▶ **WHAT THE EXERCISE ASKS**:
Check each statement against the Ubuntu server setup text below and mark it yes or no, quoting the words of the text that decide it. (a) Ubuntu should be installed on the RAID-5 array. (b) The RAID 5 can be configured either during installation or later in the console. (c) The /opt symlink should be created after LTSP is installed.

>> Begin SOURCE DOCUMENT

Installing Ubuntu is very straight forward. The only thing to consider in this setup is to make sure we install the system on the hard drive that came with the server and not the RAID-5 array.

Configuring the RAID 5 can be done though a couple of different ways. You can either do this during the installation (with Ubuntu’s graphical utility), or wait and set it up afterward in the console (see the Software RAID HOWTO for details). After setting up the RAID, go ahead and mount it to /raid or something similar.

Now it’s time to set up LTSP, which is the foundation of our cost-saving solution. There are a couple of different ways to do this, but the one I found to be most useful was to follow a guide from Novell (strangely enough) available here. You might also want to take a look at Ubunut’s Thin-client documentation.

Before you start the installation, go ahead and symlink /opt, which is where LTSP will be installed, to within you RAID array (ln -s /opt /raid/opt). This will install all the packages on the RAID array instead of the system disk. Finally, what you will want to do is to add a test-user (or a real user – it’s your call). This is done by simply using the user-management tool in the Ubuntu. Note that you probably want to have the home-dir of the users on the RAID array. To achieve this, you can either symlink the entire /home to /raid/home or just set the home-dir to /raid/home/user in the user-creation process.

>> End SOURCE DOCUMENT
>> Begin LISTING

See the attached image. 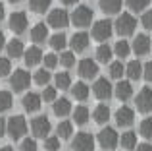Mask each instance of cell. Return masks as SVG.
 Listing matches in <instances>:
<instances>
[{
    "mask_svg": "<svg viewBox=\"0 0 152 151\" xmlns=\"http://www.w3.org/2000/svg\"><path fill=\"white\" fill-rule=\"evenodd\" d=\"M135 29H137V19L133 18V14L123 12V14H119L118 19L114 21V31L118 35H121V37H129V35H133Z\"/></svg>",
    "mask_w": 152,
    "mask_h": 151,
    "instance_id": "obj_1",
    "label": "cell"
},
{
    "mask_svg": "<svg viewBox=\"0 0 152 151\" xmlns=\"http://www.w3.org/2000/svg\"><path fill=\"white\" fill-rule=\"evenodd\" d=\"M6 134L12 140H19L27 134V120L21 114H14L12 118L6 120Z\"/></svg>",
    "mask_w": 152,
    "mask_h": 151,
    "instance_id": "obj_2",
    "label": "cell"
},
{
    "mask_svg": "<svg viewBox=\"0 0 152 151\" xmlns=\"http://www.w3.org/2000/svg\"><path fill=\"white\" fill-rule=\"evenodd\" d=\"M96 141L104 151H112V149H115L119 145V134L115 132V128L106 126V128H102L100 132H98Z\"/></svg>",
    "mask_w": 152,
    "mask_h": 151,
    "instance_id": "obj_3",
    "label": "cell"
},
{
    "mask_svg": "<svg viewBox=\"0 0 152 151\" xmlns=\"http://www.w3.org/2000/svg\"><path fill=\"white\" fill-rule=\"evenodd\" d=\"M93 39H96L98 43H106L108 39L114 35V23L110 19H98L93 23V29H91Z\"/></svg>",
    "mask_w": 152,
    "mask_h": 151,
    "instance_id": "obj_4",
    "label": "cell"
},
{
    "mask_svg": "<svg viewBox=\"0 0 152 151\" xmlns=\"http://www.w3.org/2000/svg\"><path fill=\"white\" fill-rule=\"evenodd\" d=\"M50 130H52V124L48 120V116H45V114H39V116H35L33 120H31V132H33L35 138H48L50 136Z\"/></svg>",
    "mask_w": 152,
    "mask_h": 151,
    "instance_id": "obj_5",
    "label": "cell"
},
{
    "mask_svg": "<svg viewBox=\"0 0 152 151\" xmlns=\"http://www.w3.org/2000/svg\"><path fill=\"white\" fill-rule=\"evenodd\" d=\"M71 21V16L67 14L64 8H54V10H50L48 14V25L54 27V29H64V27H67Z\"/></svg>",
    "mask_w": 152,
    "mask_h": 151,
    "instance_id": "obj_6",
    "label": "cell"
},
{
    "mask_svg": "<svg viewBox=\"0 0 152 151\" xmlns=\"http://www.w3.org/2000/svg\"><path fill=\"white\" fill-rule=\"evenodd\" d=\"M31 83V74L23 68L14 70V74L10 76V85L14 91H25Z\"/></svg>",
    "mask_w": 152,
    "mask_h": 151,
    "instance_id": "obj_7",
    "label": "cell"
},
{
    "mask_svg": "<svg viewBox=\"0 0 152 151\" xmlns=\"http://www.w3.org/2000/svg\"><path fill=\"white\" fill-rule=\"evenodd\" d=\"M93 21V10L89 6H77L71 12V23L77 27H87Z\"/></svg>",
    "mask_w": 152,
    "mask_h": 151,
    "instance_id": "obj_8",
    "label": "cell"
},
{
    "mask_svg": "<svg viewBox=\"0 0 152 151\" xmlns=\"http://www.w3.org/2000/svg\"><path fill=\"white\" fill-rule=\"evenodd\" d=\"M73 151H94V136L89 132H79L71 141Z\"/></svg>",
    "mask_w": 152,
    "mask_h": 151,
    "instance_id": "obj_9",
    "label": "cell"
},
{
    "mask_svg": "<svg viewBox=\"0 0 152 151\" xmlns=\"http://www.w3.org/2000/svg\"><path fill=\"white\" fill-rule=\"evenodd\" d=\"M8 25H10V29L14 31V33L21 35V33H25L27 25H29V18H27L25 12H14V14H10Z\"/></svg>",
    "mask_w": 152,
    "mask_h": 151,
    "instance_id": "obj_10",
    "label": "cell"
},
{
    "mask_svg": "<svg viewBox=\"0 0 152 151\" xmlns=\"http://www.w3.org/2000/svg\"><path fill=\"white\" fill-rule=\"evenodd\" d=\"M93 93H94V97L100 99V101H104V99H110L112 95H114V85L110 83V79L98 78L96 81H94V85H93Z\"/></svg>",
    "mask_w": 152,
    "mask_h": 151,
    "instance_id": "obj_11",
    "label": "cell"
},
{
    "mask_svg": "<svg viewBox=\"0 0 152 151\" xmlns=\"http://www.w3.org/2000/svg\"><path fill=\"white\" fill-rule=\"evenodd\" d=\"M131 49H133V53L137 54V56H145V54H148V50L152 49L150 37H148V35H145V33L135 35L133 43H131Z\"/></svg>",
    "mask_w": 152,
    "mask_h": 151,
    "instance_id": "obj_12",
    "label": "cell"
},
{
    "mask_svg": "<svg viewBox=\"0 0 152 151\" xmlns=\"http://www.w3.org/2000/svg\"><path fill=\"white\" fill-rule=\"evenodd\" d=\"M77 70H79V76L83 79H93L98 76V64H96V60H91V58H83L79 62Z\"/></svg>",
    "mask_w": 152,
    "mask_h": 151,
    "instance_id": "obj_13",
    "label": "cell"
},
{
    "mask_svg": "<svg viewBox=\"0 0 152 151\" xmlns=\"http://www.w3.org/2000/svg\"><path fill=\"white\" fill-rule=\"evenodd\" d=\"M114 118H115V124L118 126L127 128V126H131L135 122V110L131 109V107H119V109L115 110Z\"/></svg>",
    "mask_w": 152,
    "mask_h": 151,
    "instance_id": "obj_14",
    "label": "cell"
},
{
    "mask_svg": "<svg viewBox=\"0 0 152 151\" xmlns=\"http://www.w3.org/2000/svg\"><path fill=\"white\" fill-rule=\"evenodd\" d=\"M89 43H91V37L85 31H77V33H73L71 39H69V47H71L73 53H83V50H87Z\"/></svg>",
    "mask_w": 152,
    "mask_h": 151,
    "instance_id": "obj_15",
    "label": "cell"
},
{
    "mask_svg": "<svg viewBox=\"0 0 152 151\" xmlns=\"http://www.w3.org/2000/svg\"><path fill=\"white\" fill-rule=\"evenodd\" d=\"M137 109L141 113H152V89L150 87H142L137 95Z\"/></svg>",
    "mask_w": 152,
    "mask_h": 151,
    "instance_id": "obj_16",
    "label": "cell"
},
{
    "mask_svg": "<svg viewBox=\"0 0 152 151\" xmlns=\"http://www.w3.org/2000/svg\"><path fill=\"white\" fill-rule=\"evenodd\" d=\"M21 105H23V109H25V113H37V110L41 109V105H42V97L39 93L29 91V93L23 95Z\"/></svg>",
    "mask_w": 152,
    "mask_h": 151,
    "instance_id": "obj_17",
    "label": "cell"
},
{
    "mask_svg": "<svg viewBox=\"0 0 152 151\" xmlns=\"http://www.w3.org/2000/svg\"><path fill=\"white\" fill-rule=\"evenodd\" d=\"M114 95L119 99V101H129V99L133 97V85H131V81L119 79V81L115 83V87H114Z\"/></svg>",
    "mask_w": 152,
    "mask_h": 151,
    "instance_id": "obj_18",
    "label": "cell"
},
{
    "mask_svg": "<svg viewBox=\"0 0 152 151\" xmlns=\"http://www.w3.org/2000/svg\"><path fill=\"white\" fill-rule=\"evenodd\" d=\"M52 105H54V107H52V113H54L58 118H64V116H67V114L71 113V101L66 99V97L56 99Z\"/></svg>",
    "mask_w": 152,
    "mask_h": 151,
    "instance_id": "obj_19",
    "label": "cell"
},
{
    "mask_svg": "<svg viewBox=\"0 0 152 151\" xmlns=\"http://www.w3.org/2000/svg\"><path fill=\"white\" fill-rule=\"evenodd\" d=\"M48 25L46 23H35L33 25V29H31V41L33 43H45V41H48Z\"/></svg>",
    "mask_w": 152,
    "mask_h": 151,
    "instance_id": "obj_20",
    "label": "cell"
},
{
    "mask_svg": "<svg viewBox=\"0 0 152 151\" xmlns=\"http://www.w3.org/2000/svg\"><path fill=\"white\" fill-rule=\"evenodd\" d=\"M42 50L39 49V47H29V49L25 50V54H23V62H25L27 66H37L39 62H42Z\"/></svg>",
    "mask_w": 152,
    "mask_h": 151,
    "instance_id": "obj_21",
    "label": "cell"
},
{
    "mask_svg": "<svg viewBox=\"0 0 152 151\" xmlns=\"http://www.w3.org/2000/svg\"><path fill=\"white\" fill-rule=\"evenodd\" d=\"M71 95H73L77 101H85V99L91 95V87L87 85L85 81H77V83L71 85Z\"/></svg>",
    "mask_w": 152,
    "mask_h": 151,
    "instance_id": "obj_22",
    "label": "cell"
},
{
    "mask_svg": "<svg viewBox=\"0 0 152 151\" xmlns=\"http://www.w3.org/2000/svg\"><path fill=\"white\" fill-rule=\"evenodd\" d=\"M6 49H8L10 58H19V56L25 54V47H23V43L19 41V39H12V41H8Z\"/></svg>",
    "mask_w": 152,
    "mask_h": 151,
    "instance_id": "obj_23",
    "label": "cell"
},
{
    "mask_svg": "<svg viewBox=\"0 0 152 151\" xmlns=\"http://www.w3.org/2000/svg\"><path fill=\"white\" fill-rule=\"evenodd\" d=\"M142 68H145V66L141 64V62L139 60H131L129 64L125 66V76H129V79H141L142 78Z\"/></svg>",
    "mask_w": 152,
    "mask_h": 151,
    "instance_id": "obj_24",
    "label": "cell"
},
{
    "mask_svg": "<svg viewBox=\"0 0 152 151\" xmlns=\"http://www.w3.org/2000/svg\"><path fill=\"white\" fill-rule=\"evenodd\" d=\"M89 118H91V110L87 109L85 105L75 107V110H73V122H75V124L83 126V124H87V122H89Z\"/></svg>",
    "mask_w": 152,
    "mask_h": 151,
    "instance_id": "obj_25",
    "label": "cell"
},
{
    "mask_svg": "<svg viewBox=\"0 0 152 151\" xmlns=\"http://www.w3.org/2000/svg\"><path fill=\"white\" fill-rule=\"evenodd\" d=\"M131 50H133V49H131V43H127L125 39H119V41L114 45V54L119 58V60L127 58L131 54Z\"/></svg>",
    "mask_w": 152,
    "mask_h": 151,
    "instance_id": "obj_26",
    "label": "cell"
},
{
    "mask_svg": "<svg viewBox=\"0 0 152 151\" xmlns=\"http://www.w3.org/2000/svg\"><path fill=\"white\" fill-rule=\"evenodd\" d=\"M56 136H58L60 140H67V138H71V136H73V124H71L69 120L58 122V126H56Z\"/></svg>",
    "mask_w": 152,
    "mask_h": 151,
    "instance_id": "obj_27",
    "label": "cell"
},
{
    "mask_svg": "<svg viewBox=\"0 0 152 151\" xmlns=\"http://www.w3.org/2000/svg\"><path fill=\"white\" fill-rule=\"evenodd\" d=\"M93 120L96 122V124H106V122L110 120V109H108L106 105H98L96 109L93 110Z\"/></svg>",
    "mask_w": 152,
    "mask_h": 151,
    "instance_id": "obj_28",
    "label": "cell"
},
{
    "mask_svg": "<svg viewBox=\"0 0 152 151\" xmlns=\"http://www.w3.org/2000/svg\"><path fill=\"white\" fill-rule=\"evenodd\" d=\"M112 56H114V49L110 45H100L96 49V60L102 62V64H110Z\"/></svg>",
    "mask_w": 152,
    "mask_h": 151,
    "instance_id": "obj_29",
    "label": "cell"
},
{
    "mask_svg": "<svg viewBox=\"0 0 152 151\" xmlns=\"http://www.w3.org/2000/svg\"><path fill=\"white\" fill-rule=\"evenodd\" d=\"M119 145H121L123 149H127V151L135 149V147H137V134H135V132L121 134V136H119Z\"/></svg>",
    "mask_w": 152,
    "mask_h": 151,
    "instance_id": "obj_30",
    "label": "cell"
},
{
    "mask_svg": "<svg viewBox=\"0 0 152 151\" xmlns=\"http://www.w3.org/2000/svg\"><path fill=\"white\" fill-rule=\"evenodd\" d=\"M123 0H100V10L104 14H118L121 10Z\"/></svg>",
    "mask_w": 152,
    "mask_h": 151,
    "instance_id": "obj_31",
    "label": "cell"
},
{
    "mask_svg": "<svg viewBox=\"0 0 152 151\" xmlns=\"http://www.w3.org/2000/svg\"><path fill=\"white\" fill-rule=\"evenodd\" d=\"M54 83H56V89H71V76L69 72H60L54 76Z\"/></svg>",
    "mask_w": 152,
    "mask_h": 151,
    "instance_id": "obj_32",
    "label": "cell"
},
{
    "mask_svg": "<svg viewBox=\"0 0 152 151\" xmlns=\"http://www.w3.org/2000/svg\"><path fill=\"white\" fill-rule=\"evenodd\" d=\"M108 74H110L112 79H121V76L125 74V66H123V62L121 60L110 62V66H108Z\"/></svg>",
    "mask_w": 152,
    "mask_h": 151,
    "instance_id": "obj_33",
    "label": "cell"
},
{
    "mask_svg": "<svg viewBox=\"0 0 152 151\" xmlns=\"http://www.w3.org/2000/svg\"><path fill=\"white\" fill-rule=\"evenodd\" d=\"M48 43H50V47L54 50H64L67 47V37L64 33H56V35H52L48 39Z\"/></svg>",
    "mask_w": 152,
    "mask_h": 151,
    "instance_id": "obj_34",
    "label": "cell"
},
{
    "mask_svg": "<svg viewBox=\"0 0 152 151\" xmlns=\"http://www.w3.org/2000/svg\"><path fill=\"white\" fill-rule=\"evenodd\" d=\"M33 81L37 83V85L46 87V85H48V81H50V72L46 68H39L37 72L33 74Z\"/></svg>",
    "mask_w": 152,
    "mask_h": 151,
    "instance_id": "obj_35",
    "label": "cell"
},
{
    "mask_svg": "<svg viewBox=\"0 0 152 151\" xmlns=\"http://www.w3.org/2000/svg\"><path fill=\"white\" fill-rule=\"evenodd\" d=\"M139 134L145 140H152V116L142 118V122L139 124Z\"/></svg>",
    "mask_w": 152,
    "mask_h": 151,
    "instance_id": "obj_36",
    "label": "cell"
},
{
    "mask_svg": "<svg viewBox=\"0 0 152 151\" xmlns=\"http://www.w3.org/2000/svg\"><path fill=\"white\" fill-rule=\"evenodd\" d=\"M52 0H29V8L35 12V14H45L50 8Z\"/></svg>",
    "mask_w": 152,
    "mask_h": 151,
    "instance_id": "obj_37",
    "label": "cell"
},
{
    "mask_svg": "<svg viewBox=\"0 0 152 151\" xmlns=\"http://www.w3.org/2000/svg\"><path fill=\"white\" fill-rule=\"evenodd\" d=\"M12 103H14V97H12L10 91L0 89V113H6V110L12 107Z\"/></svg>",
    "mask_w": 152,
    "mask_h": 151,
    "instance_id": "obj_38",
    "label": "cell"
},
{
    "mask_svg": "<svg viewBox=\"0 0 152 151\" xmlns=\"http://www.w3.org/2000/svg\"><path fill=\"white\" fill-rule=\"evenodd\" d=\"M58 58H60V64L66 66V68H71L75 64V53L73 50H62Z\"/></svg>",
    "mask_w": 152,
    "mask_h": 151,
    "instance_id": "obj_39",
    "label": "cell"
},
{
    "mask_svg": "<svg viewBox=\"0 0 152 151\" xmlns=\"http://www.w3.org/2000/svg\"><path fill=\"white\" fill-rule=\"evenodd\" d=\"M42 101L45 103H54L56 99H58V91H56V85H46L45 91L41 93Z\"/></svg>",
    "mask_w": 152,
    "mask_h": 151,
    "instance_id": "obj_40",
    "label": "cell"
},
{
    "mask_svg": "<svg viewBox=\"0 0 152 151\" xmlns=\"http://www.w3.org/2000/svg\"><path fill=\"white\" fill-rule=\"evenodd\" d=\"M42 64H45L46 70H52V68H56V66L60 64V58L56 56L54 53H48V54H45V56H42Z\"/></svg>",
    "mask_w": 152,
    "mask_h": 151,
    "instance_id": "obj_41",
    "label": "cell"
},
{
    "mask_svg": "<svg viewBox=\"0 0 152 151\" xmlns=\"http://www.w3.org/2000/svg\"><path fill=\"white\" fill-rule=\"evenodd\" d=\"M150 4V0H127V6L131 8L133 12H142L146 10Z\"/></svg>",
    "mask_w": 152,
    "mask_h": 151,
    "instance_id": "obj_42",
    "label": "cell"
},
{
    "mask_svg": "<svg viewBox=\"0 0 152 151\" xmlns=\"http://www.w3.org/2000/svg\"><path fill=\"white\" fill-rule=\"evenodd\" d=\"M45 149L46 151H60V138L58 136L45 138Z\"/></svg>",
    "mask_w": 152,
    "mask_h": 151,
    "instance_id": "obj_43",
    "label": "cell"
},
{
    "mask_svg": "<svg viewBox=\"0 0 152 151\" xmlns=\"http://www.w3.org/2000/svg\"><path fill=\"white\" fill-rule=\"evenodd\" d=\"M10 74H12V62H10V58L0 56V78L10 76Z\"/></svg>",
    "mask_w": 152,
    "mask_h": 151,
    "instance_id": "obj_44",
    "label": "cell"
},
{
    "mask_svg": "<svg viewBox=\"0 0 152 151\" xmlns=\"http://www.w3.org/2000/svg\"><path fill=\"white\" fill-rule=\"evenodd\" d=\"M37 149H39V145L35 141V138H25L21 141V151H37Z\"/></svg>",
    "mask_w": 152,
    "mask_h": 151,
    "instance_id": "obj_45",
    "label": "cell"
},
{
    "mask_svg": "<svg viewBox=\"0 0 152 151\" xmlns=\"http://www.w3.org/2000/svg\"><path fill=\"white\" fill-rule=\"evenodd\" d=\"M141 23L145 25V29L152 31V10H146L145 14H142V19H141Z\"/></svg>",
    "mask_w": 152,
    "mask_h": 151,
    "instance_id": "obj_46",
    "label": "cell"
},
{
    "mask_svg": "<svg viewBox=\"0 0 152 151\" xmlns=\"http://www.w3.org/2000/svg\"><path fill=\"white\" fill-rule=\"evenodd\" d=\"M142 78H145L148 83H152V60L145 64V68H142Z\"/></svg>",
    "mask_w": 152,
    "mask_h": 151,
    "instance_id": "obj_47",
    "label": "cell"
},
{
    "mask_svg": "<svg viewBox=\"0 0 152 151\" xmlns=\"http://www.w3.org/2000/svg\"><path fill=\"white\" fill-rule=\"evenodd\" d=\"M135 151H152V145L150 144H141L135 147Z\"/></svg>",
    "mask_w": 152,
    "mask_h": 151,
    "instance_id": "obj_48",
    "label": "cell"
},
{
    "mask_svg": "<svg viewBox=\"0 0 152 151\" xmlns=\"http://www.w3.org/2000/svg\"><path fill=\"white\" fill-rule=\"evenodd\" d=\"M6 134V120L4 118H0V138Z\"/></svg>",
    "mask_w": 152,
    "mask_h": 151,
    "instance_id": "obj_49",
    "label": "cell"
},
{
    "mask_svg": "<svg viewBox=\"0 0 152 151\" xmlns=\"http://www.w3.org/2000/svg\"><path fill=\"white\" fill-rule=\"evenodd\" d=\"M6 45H8V43H6V35H4L2 31H0V50H2Z\"/></svg>",
    "mask_w": 152,
    "mask_h": 151,
    "instance_id": "obj_50",
    "label": "cell"
},
{
    "mask_svg": "<svg viewBox=\"0 0 152 151\" xmlns=\"http://www.w3.org/2000/svg\"><path fill=\"white\" fill-rule=\"evenodd\" d=\"M60 2H62L64 6H73V4H77L79 0H60Z\"/></svg>",
    "mask_w": 152,
    "mask_h": 151,
    "instance_id": "obj_51",
    "label": "cell"
},
{
    "mask_svg": "<svg viewBox=\"0 0 152 151\" xmlns=\"http://www.w3.org/2000/svg\"><path fill=\"white\" fill-rule=\"evenodd\" d=\"M4 14H6V10H4V4L0 2V21L4 19Z\"/></svg>",
    "mask_w": 152,
    "mask_h": 151,
    "instance_id": "obj_52",
    "label": "cell"
},
{
    "mask_svg": "<svg viewBox=\"0 0 152 151\" xmlns=\"http://www.w3.org/2000/svg\"><path fill=\"white\" fill-rule=\"evenodd\" d=\"M0 151H14V149H12L10 145H4V147H0Z\"/></svg>",
    "mask_w": 152,
    "mask_h": 151,
    "instance_id": "obj_53",
    "label": "cell"
},
{
    "mask_svg": "<svg viewBox=\"0 0 152 151\" xmlns=\"http://www.w3.org/2000/svg\"><path fill=\"white\" fill-rule=\"evenodd\" d=\"M10 2H12V4H18V2H21V0H10Z\"/></svg>",
    "mask_w": 152,
    "mask_h": 151,
    "instance_id": "obj_54",
    "label": "cell"
}]
</instances>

>> End LISTING

▶ **SOLUTION FOR THIS TASK**:
(a) No: "make sure we install the system on the hard drive that came with the server and not the RAID-5 array"
(b) Yes: "You can either do this during the installation (with Ubuntu’s graphical utility), or wait and set it up afterward in the console"
(c) No: "Before you start the installation, go ahead and symlink /opt, which is where LTSP will be installed"